Schlessinger, chair of the Department of Pharmacology and director of the Yale Cancer Biology Institute, has had an exceptional record of research “that reflects a creative experimental approach, spanning molecular, genetic and structural studies to explore fundamental and important questions in biomedical science,” said Robert J. Alpern, MD, dean of Yale School of Medicine. “He then translated these discoveries into the development of FDA-approved drugs through companies that he founded, Sugen, Plexxikon, and Kolltan.”

Schlessinger noted that while most in the new class of targeted therapies cannot be considered a cure, “they do extend life expectancy, which is a real revolution. These new drugs, moreover, are based on an understanding of what causes cancer. And that is why we can talk about personalized medicine. Even so, we are only scratching at the surface. Cancer is a very complicated disease, and the challenge now is how to overcome resistance.”

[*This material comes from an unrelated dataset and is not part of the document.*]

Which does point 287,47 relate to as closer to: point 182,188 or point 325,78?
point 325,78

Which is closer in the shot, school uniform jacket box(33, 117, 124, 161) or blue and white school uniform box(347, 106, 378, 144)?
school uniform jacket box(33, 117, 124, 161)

Overcoming resistance is at the heart of Sawyer’s contribution. He recalled how his group took part in the first human trial of imatinib, which is “very selective in its action because it only attacks the mutating protein in chronic myeloid leukemia, so has no side effects. When patients began to develop resistance our lab figured out why: there were additional mutations in the gene encoding the protein that imatinib targets. So, based on that, we developed another agent, desatinib, that inhibits the same protein but in a different way.”

Sawyers said that imatinib proved it was possible to fight cancer by acting on a mechanism found through basic research. “In 10 years,” he said, “it has completely changed the approach of the entire pharma industry, at least in cancer.”

It has also transformed treatment, by matching therapy to the genomic profile of the tumor. “The kind of mutation determines the choice of drug. Now we know hundreds of mutations, and have progressed in no time at all from having imatinib alone to having dozens of drugs that act upon them,” Sawyers said. “It’s a success story that could never have happened without basic research revealing the deep-seated mechanisms of cancer.”

Schlessinger sits on the editorial boards of leading scientific journals such as EMBO Journal, Cell, Molecular Cell, and Molecular Biology of the Cell. He is a member of the National Academy of Sciences, the American Academy of Arts and Sciences, the Institute of Medicine, and the European Molecular Biology Organization. In 2001, ISI Highly Cited listed him among the 30 most cited scientists of the 1990s, with over 76,000 citations.